Or at least it was. Yesterday I had my first birthday without my husband, Kevin, around. He was around for the last 33 of them. It was a day like any other day, which is how it needed to be. So how was it really? It went like this. I woke up in the morning and cried. Not body-racking sobs, just quiet tears of sadness. I got a few text messages from my kids and family, gentle and tentative reach-outs to let me know they hadn’t forgotten, but also that they were unsure. So was I. I debated whether or not I would be able to go to work. Could I keep it together? It would have been so easy to stay home. The last thing I wanted to do was see anyone.

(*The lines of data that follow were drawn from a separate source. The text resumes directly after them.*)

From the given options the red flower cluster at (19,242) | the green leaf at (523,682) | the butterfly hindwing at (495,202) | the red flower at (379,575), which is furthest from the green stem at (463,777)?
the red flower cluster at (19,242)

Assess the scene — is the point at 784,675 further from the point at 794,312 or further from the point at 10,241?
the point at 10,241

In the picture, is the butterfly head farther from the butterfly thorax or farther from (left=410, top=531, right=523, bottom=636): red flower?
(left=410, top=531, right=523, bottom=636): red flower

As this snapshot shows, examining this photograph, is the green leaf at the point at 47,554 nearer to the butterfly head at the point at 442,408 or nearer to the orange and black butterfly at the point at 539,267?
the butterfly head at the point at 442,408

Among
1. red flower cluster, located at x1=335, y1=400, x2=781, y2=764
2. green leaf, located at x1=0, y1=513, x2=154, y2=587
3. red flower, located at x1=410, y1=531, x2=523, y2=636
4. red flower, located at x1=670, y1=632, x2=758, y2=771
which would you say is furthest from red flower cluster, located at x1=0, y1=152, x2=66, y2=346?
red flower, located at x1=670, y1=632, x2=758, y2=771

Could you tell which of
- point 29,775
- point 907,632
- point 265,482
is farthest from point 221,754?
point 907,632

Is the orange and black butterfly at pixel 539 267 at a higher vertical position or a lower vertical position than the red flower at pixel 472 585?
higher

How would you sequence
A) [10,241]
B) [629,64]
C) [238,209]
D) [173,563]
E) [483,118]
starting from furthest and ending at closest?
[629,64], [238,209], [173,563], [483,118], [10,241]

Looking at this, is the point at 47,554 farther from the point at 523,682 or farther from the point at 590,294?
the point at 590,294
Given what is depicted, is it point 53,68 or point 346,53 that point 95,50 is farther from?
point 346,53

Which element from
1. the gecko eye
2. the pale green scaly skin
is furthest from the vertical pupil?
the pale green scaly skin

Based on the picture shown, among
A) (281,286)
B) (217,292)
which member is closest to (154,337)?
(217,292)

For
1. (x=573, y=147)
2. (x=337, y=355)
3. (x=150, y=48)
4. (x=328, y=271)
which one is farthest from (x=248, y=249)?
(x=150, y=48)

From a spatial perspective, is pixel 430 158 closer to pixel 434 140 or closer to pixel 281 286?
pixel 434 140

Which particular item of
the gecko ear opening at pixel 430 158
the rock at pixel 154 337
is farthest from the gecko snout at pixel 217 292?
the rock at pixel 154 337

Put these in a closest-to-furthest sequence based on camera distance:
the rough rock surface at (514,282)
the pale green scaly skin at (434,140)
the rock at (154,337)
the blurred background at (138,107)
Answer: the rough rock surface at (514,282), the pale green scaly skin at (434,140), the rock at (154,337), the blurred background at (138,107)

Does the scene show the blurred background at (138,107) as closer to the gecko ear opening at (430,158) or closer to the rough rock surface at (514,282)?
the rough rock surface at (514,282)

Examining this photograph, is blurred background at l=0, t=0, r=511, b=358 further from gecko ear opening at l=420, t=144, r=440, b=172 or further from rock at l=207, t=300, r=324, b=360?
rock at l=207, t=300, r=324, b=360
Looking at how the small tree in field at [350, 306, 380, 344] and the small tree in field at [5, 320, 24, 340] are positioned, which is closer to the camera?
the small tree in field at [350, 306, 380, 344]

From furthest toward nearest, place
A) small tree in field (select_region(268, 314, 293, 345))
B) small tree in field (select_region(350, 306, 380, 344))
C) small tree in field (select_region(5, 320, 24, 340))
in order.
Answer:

I went to work. A few people were aware it was my birthday, and so I had a few well-wishers. I did what anyone would do, thanked them and then moved on. Mercifully, there was no fuss. It was a day like any other day. Except that I knew it wasn’t. The thing is not to think about it. Easier said than done, but when I was able to immerse myself in reading, I actually forgot for a while. It all came back though when it was time to head home.
Pulling into the driveway I was, again, crying – tears streaming down my face. There would be no one to greet me at the door. No one to question me about working on my birthday. Nothing bugged Kevin more than when I would work on my birthday. He was amazed that anyone would. Birthdays in his world were about being indulged and being indulgent. So if I worked on my birthday, I knew when I walked in the door he’d be telling me to think about getting ready to go out. He’d ‘splash the cash’ and take me and whichever of the kids were around out for a nice dinner. My daughter’s fiance is born on the same day as me. So we merged the celebrations and still Kevin paid – he was on the hook no matter what – and he was resigned to that fact and happily coughed up the cash.
So this year I came home to an empty house – no Kevin. It’s just so very sad. I did, however, have plans for dinner and so was only home for an hour or so and then back out for dinner with the ladies. A different group of ladies – the ones from my grief group. The night was really just a get-together as a final thank you to the facilitators and members of the group for sharing and caring through the eight weeks of the class. They did know it was my birthday and it was handled very well. They’ve faced these milestones before and understand that for this year, at least, it’s modified slightly. It’s not ‘Happy Birthday”; it may sound almost the same, but this year for me it’s ‘have a birthday’. That’s all it was, this year I have a birthday. Maybe next year it will be back to happy birthday, I am not sure. The year ahead is unknown, the birthdays are unrelenting – they come regardless of circumstance. It’s up to me I guess as to whether I have a birthday or I have a Happy Birthday.